**Task brief:** Without including any image, retype the records word for word.

╭─ Provided data

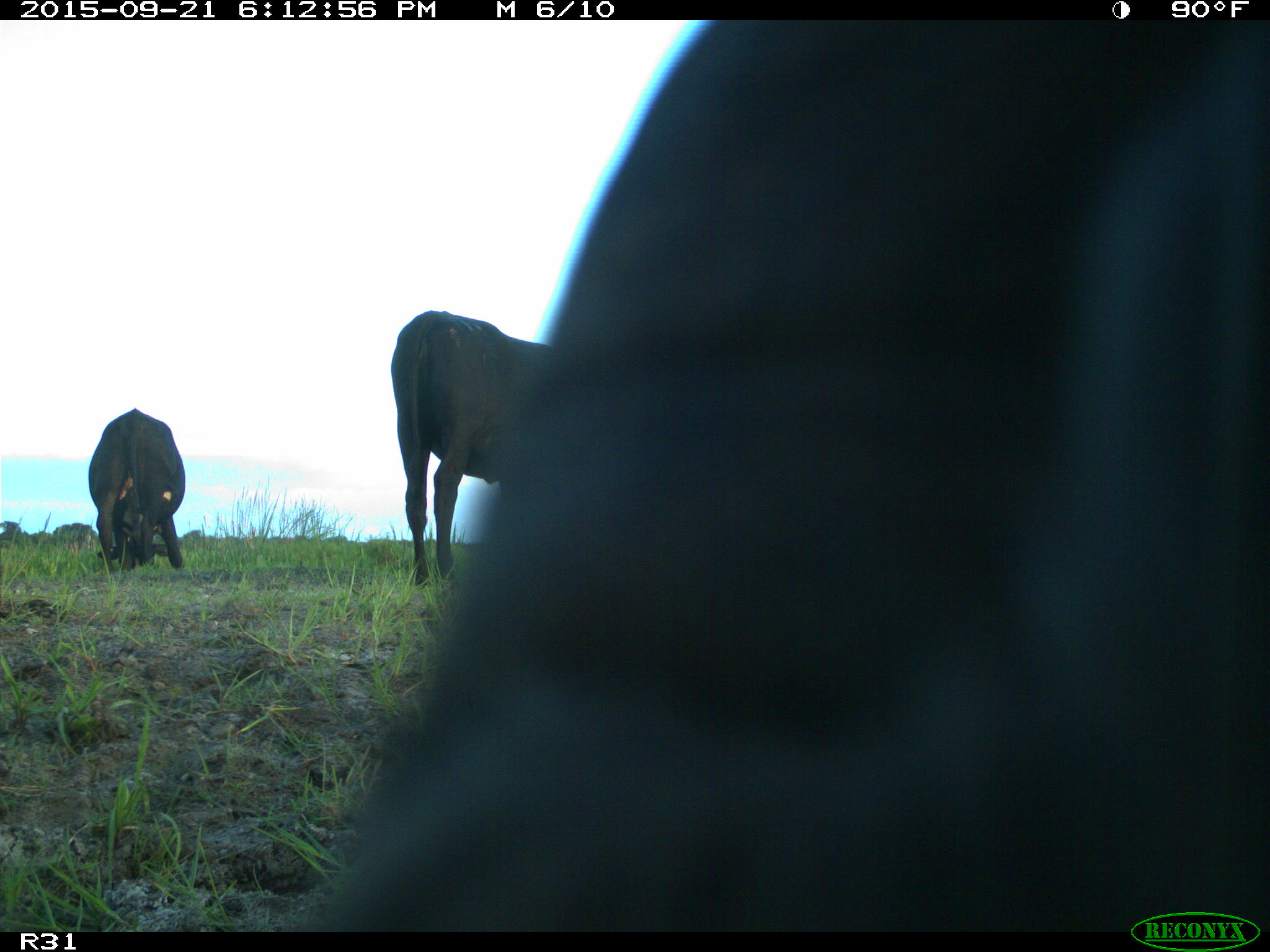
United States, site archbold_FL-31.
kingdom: Animalia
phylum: Chordata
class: Mammalia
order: Artiodactyla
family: Bovidae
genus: Bos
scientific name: Bos taurus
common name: domestic cow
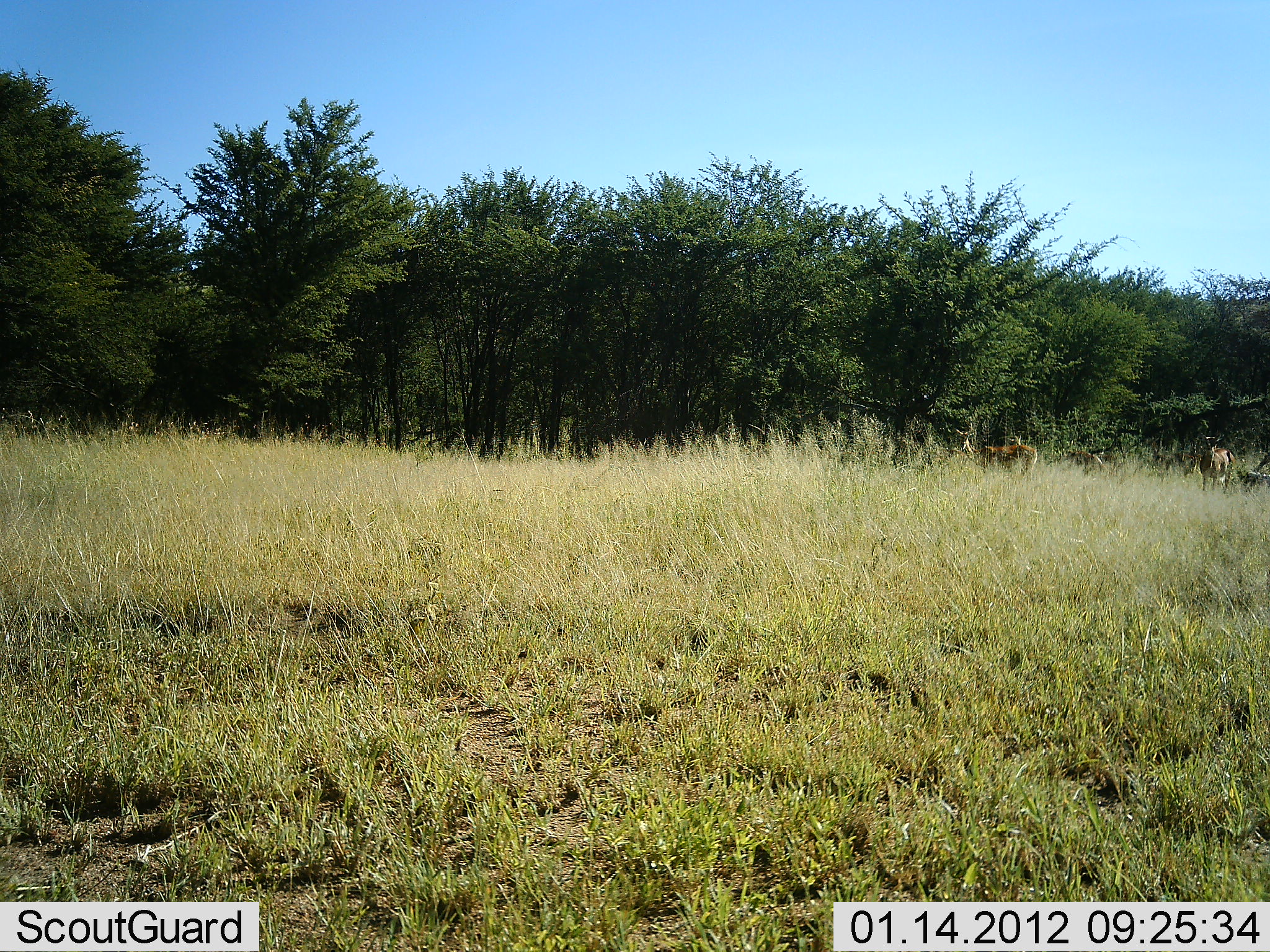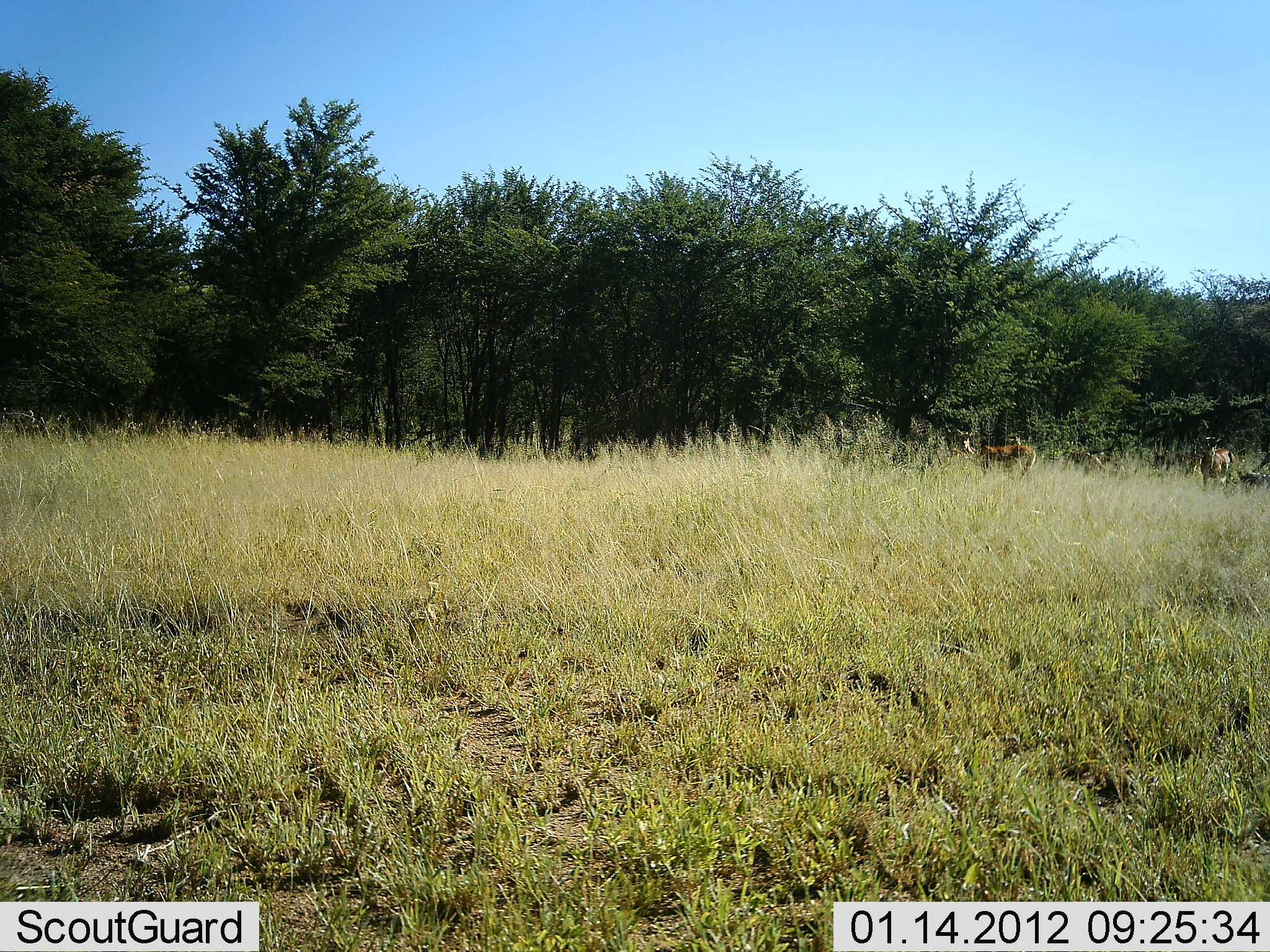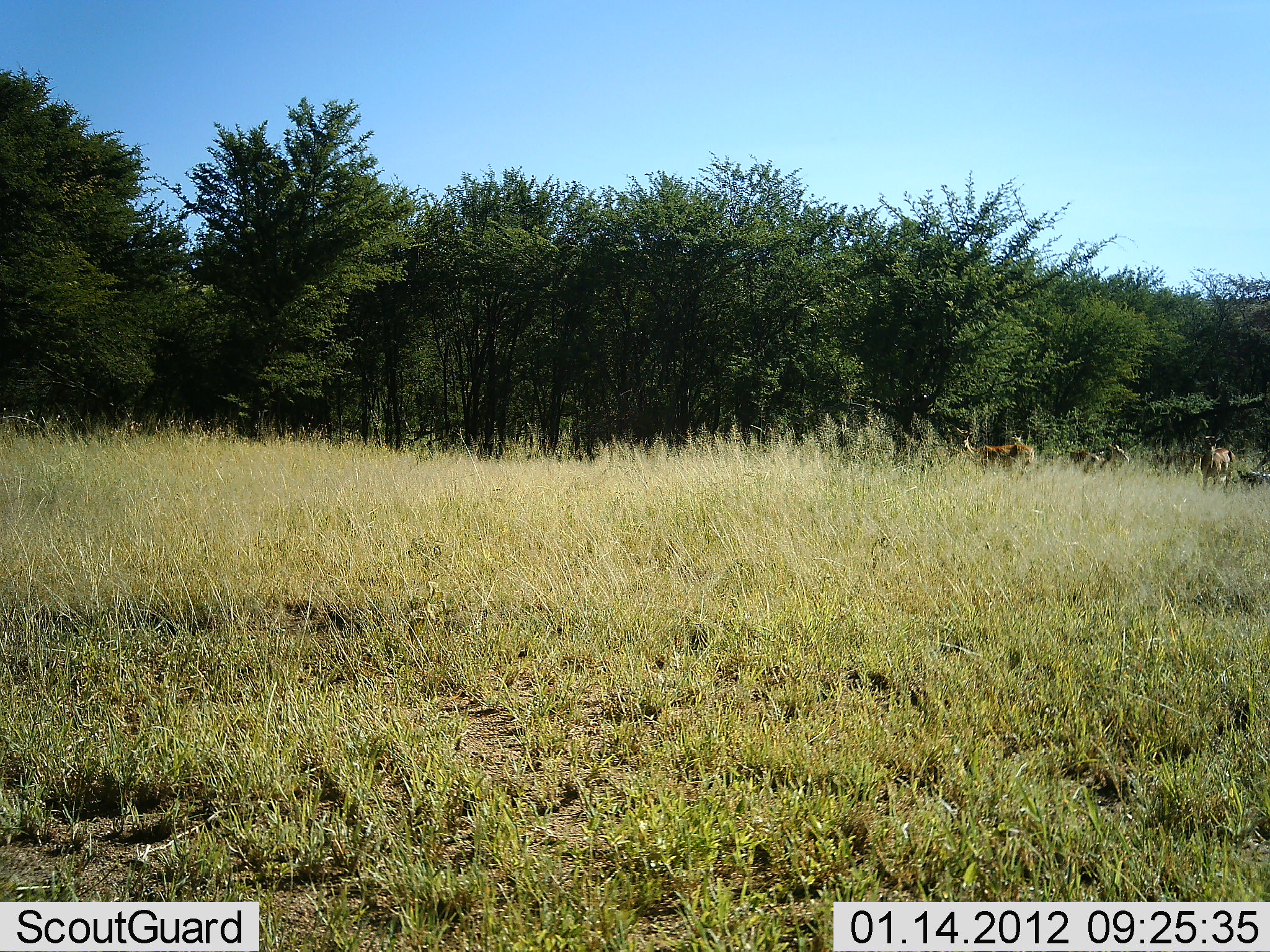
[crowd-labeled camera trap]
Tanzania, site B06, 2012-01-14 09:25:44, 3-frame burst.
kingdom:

╰─

**Response box:**
United States, site archbold_FL-31.
kingdom: Animalia
phylum: Chordata
class: Mammalia
order: Artiodactyla
family: Bovidae
genus: Bos
scientific name: Bos taurus
common name: domestic cow
[crowd-labeled camera trap]
Tanzania, site B06, 2012-01-14 09:25:44, 3-frame burst.
kingdom:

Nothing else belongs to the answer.